Qué hacer → Copia sin cambios el trozo del texto sobre el amor metafísico que empieza en las palabras "Y después está" y acaba después de "hablarle ni amarlo.".

Texto de partida →
»»
Dos aclaraciones respecto de lo dicho ayer.
Para que aparezca el amor metafísico en un ser humano
y, merced a él, pueda este ser amar a otra persona o supuesta persona, es
necesario también, además de amar a Dios por sobre todas las cosas, es
necesario que el ser al que "apuntamos" con nuestro amor metafísico
posea ya un determinado grupo de valores que sean compatibles con nuestra
constitución y temperamento. Sólo la persona temperamentalmente equilibrada en
sumo grado puede "amar a cualquiera", porque su temperamento,
perfectamente triangulado, se compatibiliza con cualquier otro, por
desequilibrado que esté. No estoy diciendo aquí que el amante observe primero
este tipo de cualidades en determinada persona y esta percepción sea la que
motive su amor: este sería el caso del amor espiritual o del amor corporal,
pero nunca del amor metafísico; lo que digo es que si el ser al que se
"apunta" no es en absoluto compatible, temperamentalmente hablando, con
el amante, el amor metafísico no puede darse, por más deseos conscientes que el
amante tuviere de que tal amor aparezca. No es cosa de decir "¡quiero amar
metafísicamente a ese hombre o a esa mujer!" y luego sentarse a esperar;
para el ser imperfecto --el ser temperamentalmente desequilibrado--, el amor
metafísico no es fácil de encontrar[1].
Y después está el tema de los tres grandes amores que
no apuntan a nada personal o supuestamente personal: el amor al bien, el amor a
la verdad y el amor a la belleza. Tratar a Dios, a las ratas o a las piedras
como si fuesen entes personales no sé si es correcto en sentido gnoseológico,
pero no es ilógico en absoluto; sí es ilógico, en cambio, pensar esto del bien,
de la verdad o de la belleza, porque aquí estamos tratando de valores y no de
bienes como en los casos anteriores. El Dios al que me dirijo con mi oración no
es un valor, sino un portador de valores, es decir, un bien. Si tomo a Dios
pura y exclusivamente como un valor, entonces ya no puedo hablarle ni amarlo.
««
Datos recogidos →
»»
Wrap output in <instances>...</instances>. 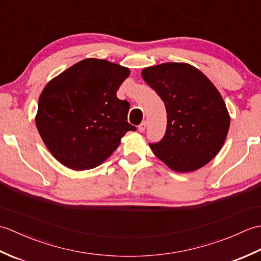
««
Solución del ejercicio →
Y después está el tema de los tres grandes amores que
no apuntan a nada personal o supuestamente personal: el amor al bien, el amor a
la verdad y el amor a la belleza. Tratar a Dios, a las ratas o a las piedras
como si fuesen entes personales no sé si es correcto en sentido gnoseológico,
pero no es ilógico en absoluto; sí es ilógico, en cambio, pensar esto del bien,
de la verdad o de la belleza, porque aquí estamos tratando de valores y no de
bienes como en los casos anteriores. El Dios al que me dirijo con mi oración no
es un valor, sino un portador de valores, es decir, un bien. Si tomo a Dios
pura y exclusivamente como un valor, entonces ya no puedo hablarle ni amarlo.